Actually, one of those guys has.  And he's taken it very well.  He has an even stronger sense of himself than I ever imagined he did.  What am I saying?  Back in the day, I wasn't even thinking about whether he or anyone else was secure within his own skin.  There was simply no way I--as I was in those days-- could have thought about that. 



But as for the other guys...well, I'll tell you about one of them.  He would have utterly despised me, as I am now.  Or, at least, he would not have been seen with me, whether or not either of us was on a bike.  But I know for a fact that if no one else were watching, I am the very first person he would have come to, for love, advice or just about anything else.  He would have--if he were honest with himself--spent the night with me rather than with his wife or any girlfriend he ever had--or, for that matter, almost any other woman and absolutely any man.  He would have gone for rides with me for the same reasons he would have gone to museums, poetry readings and stores, and walked the streets of Paris, San Francisco, Rome and Boston with me.  


Actually, he wouldn't have done any of those things with me.  He did those things with me.  What's more, he did them with me, and in the presence of his wife and girlfriends.


By now, you've probably figured out who that man was.  Yes, he was me.  And he was who he was--including that "lycra-wearing, hard-training, fast-spinning, Alps-conquering roadie"--because he was me:  the "woman who cycles to work in skirts and heels."



07 June 2010

"New" Bike



So far, you may have noticed two things:  my favorite colors (purple, green, pink and blue) and my favorite bike maker (Merican).



Well, the bike I bought the other night is neither of those things.  That's probably a good thing--or, at least, it's a good thing that it's not a Mercian.  That's because I plan to park it on the streets.






It's a Schwinn LeTour III from 1978 or thereabouts.  I bought the bike because the frame is bigger than most step-through frames made today.  I'm amazed that most stop at about 20 inches (50 cm):  If anything, there are more women of my size (horizontally as well as vertically) than there were thirty years ago.


Also, I decided to buy it because it's a solid bike.  It's not light or fancy, but it will, I think, do the job I want it to do.  


Schwinn's LeTour series bikes were made in Japan by Panasonic.  Most of you associate Panasonic with electrical appliances and electronic goods.  But they made some very fine bikes, including the ones they made for PDM, one of the most prominent cycling teams of the 1980's.


This photo shows the roughest part of the paint job and an interesting feature this bike shared with some other women's and mixte frames of that era.  

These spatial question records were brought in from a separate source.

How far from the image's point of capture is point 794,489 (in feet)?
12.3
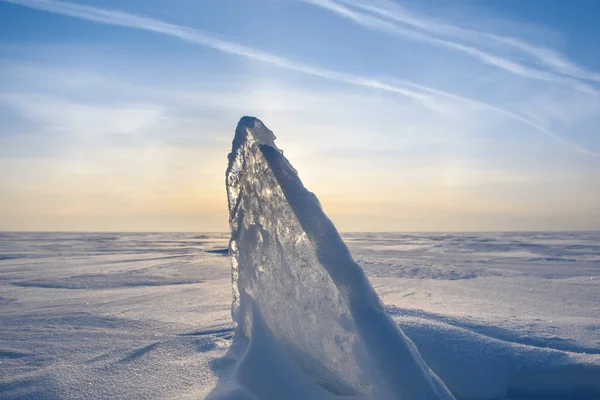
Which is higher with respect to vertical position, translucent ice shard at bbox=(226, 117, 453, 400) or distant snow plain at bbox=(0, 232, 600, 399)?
translucent ice shard at bbox=(226, 117, 453, 400)

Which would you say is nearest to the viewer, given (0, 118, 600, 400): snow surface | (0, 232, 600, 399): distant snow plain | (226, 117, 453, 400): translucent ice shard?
(226, 117, 453, 400): translucent ice shard

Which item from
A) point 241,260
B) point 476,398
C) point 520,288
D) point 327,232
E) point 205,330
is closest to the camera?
point 327,232

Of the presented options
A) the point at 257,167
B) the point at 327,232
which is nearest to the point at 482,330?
the point at 327,232

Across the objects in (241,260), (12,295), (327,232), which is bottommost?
(12,295)

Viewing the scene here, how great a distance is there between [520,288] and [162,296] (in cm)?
524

Notice how the rear center-pull brake is mounted, and the long straddle cable.  This eliminates the need for routing the cable up the seat tube and back down again into a stop.  It's not only an aesthetic consideration:  The up-and-down cable configuration is one of the reasons why the rear brakes on so many women's and mixte frames didn't work very well.  I guess the bike builders figured that a good rear brake wasn't necessary, for they probably believed there weren't very many fast women (on bikes, anyway!).

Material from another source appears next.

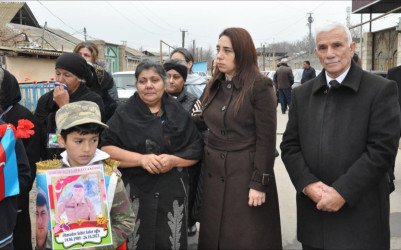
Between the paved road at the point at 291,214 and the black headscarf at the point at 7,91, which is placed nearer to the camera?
the black headscarf at the point at 7,91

The Schwinn Aprroved-branded brake is a standard Dia Compe centerpull, which is a Japanese-made clone of the Swiss Weinmann centerpull, which was found on Motobecanes, Raleighs and countless other European bikes of that time.

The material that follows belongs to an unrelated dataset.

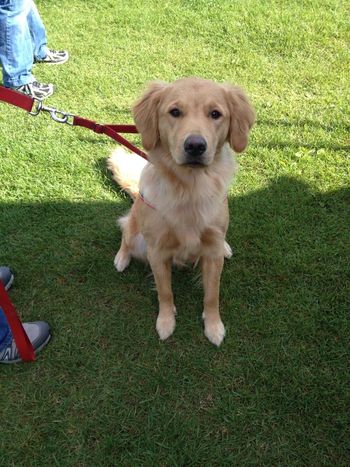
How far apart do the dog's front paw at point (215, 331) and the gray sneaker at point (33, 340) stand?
985mm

Even though I'm not going to paint the bike, I plan to modify it considerably.  I'm getting a pair of Milan bars and city brake levers, as well as a pair of fenders, from Velo Orange. (I highly recommend VO:  They have excellent products at fair prices, and Chris is a very nice guy.) I placed the order today:  Actually, I returned a seatpost I bought from them but didn't use.  (It's a good seatpost; it just has more setback than I needed.)  And, I also plan to turn the bike into a single-speed.  But it won't be a "fixie"; rather, it will have a single freewheel.  I have used them on commuter and "beater" bikes before, and I like them because they're simple and, most of the time, I don't need anything more for quick local rides.  


I also plan to add a rear rack and front basket.